Or, perhaps it’s because I’m working for them.” He rose and started to limp across the room, painfully leaning on the cane. “This was last year, don’t forget. Now it’s this year, and soon it will be Paris in the spring again. A lot of people are trying to forget who the monsters are, walking among us, drinking our wine, fucking our girls, eating our food, and running our lives into hell knows what. Then. Last year. Then, the streets were empty and the curfew very strictly enforced—one hour before dusk. They roamed the streets. Sometimes the bars and cafes did not open at all. Paris seemed…” He hesitated as though emotionally full. “Empty. Streets. Bars. Shops.

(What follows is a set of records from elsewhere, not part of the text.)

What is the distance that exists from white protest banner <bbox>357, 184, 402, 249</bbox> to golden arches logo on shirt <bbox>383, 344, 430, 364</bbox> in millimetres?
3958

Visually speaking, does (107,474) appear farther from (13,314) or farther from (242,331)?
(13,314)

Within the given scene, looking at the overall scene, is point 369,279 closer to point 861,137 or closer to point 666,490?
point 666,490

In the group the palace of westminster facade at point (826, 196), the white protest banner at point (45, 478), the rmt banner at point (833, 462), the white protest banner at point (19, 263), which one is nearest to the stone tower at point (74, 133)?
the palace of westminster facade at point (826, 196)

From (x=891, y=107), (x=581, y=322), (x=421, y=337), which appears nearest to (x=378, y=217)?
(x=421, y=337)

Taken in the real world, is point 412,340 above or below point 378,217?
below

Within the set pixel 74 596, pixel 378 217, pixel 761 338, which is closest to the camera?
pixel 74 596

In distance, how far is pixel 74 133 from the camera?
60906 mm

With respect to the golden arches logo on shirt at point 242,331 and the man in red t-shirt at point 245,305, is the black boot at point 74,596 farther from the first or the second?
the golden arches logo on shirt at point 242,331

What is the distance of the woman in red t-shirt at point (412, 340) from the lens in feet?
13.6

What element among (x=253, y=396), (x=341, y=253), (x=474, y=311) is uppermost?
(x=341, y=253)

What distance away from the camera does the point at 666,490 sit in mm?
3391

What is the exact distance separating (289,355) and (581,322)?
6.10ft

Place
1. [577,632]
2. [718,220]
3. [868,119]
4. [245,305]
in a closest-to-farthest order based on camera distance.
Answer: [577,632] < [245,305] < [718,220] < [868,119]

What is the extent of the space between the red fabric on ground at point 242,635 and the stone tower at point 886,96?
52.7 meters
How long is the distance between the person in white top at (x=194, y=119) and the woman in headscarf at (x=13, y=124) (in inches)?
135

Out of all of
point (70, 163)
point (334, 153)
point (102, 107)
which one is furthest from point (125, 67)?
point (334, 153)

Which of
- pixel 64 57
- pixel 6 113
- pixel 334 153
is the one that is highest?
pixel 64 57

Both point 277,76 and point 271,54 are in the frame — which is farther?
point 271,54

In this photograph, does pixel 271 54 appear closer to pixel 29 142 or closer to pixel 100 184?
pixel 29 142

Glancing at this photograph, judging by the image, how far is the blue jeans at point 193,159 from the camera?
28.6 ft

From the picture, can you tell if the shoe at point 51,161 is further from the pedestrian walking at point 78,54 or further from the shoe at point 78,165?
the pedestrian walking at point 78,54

Boulevards. Like a woman whose doctor has told her that she is barren. That was Paris. It’s different now. The woman has adjusted and lives with her grief, or is having a good time because of what the doctor has told her. She has accepted the illusion of safety.”

  At the Hotel Crillon there were three men, in civilian clothes. They stood up when Kuche and Wald brought him in. Stood, and treated him with great respect: hoped the unfortunate, but necessary, activities of the military had not disturbed him too much. The war was a sad business and they had not asked for it. Hadn’t Frenchmen said, in 1939, that the British would fight to the last drop of French blood? The Führer had not wanted this. But, did not Downay agree, there was a common enemy now? Negotiations were going on at top level with the Americans. England would have to capitulate sooner or later. All they wanted was to save more bloodshed. As a good and loyal Frenchman—as a scholar, a thinking man, it would be wrong for him not to assist in bringing that day closer—sooner rather than later.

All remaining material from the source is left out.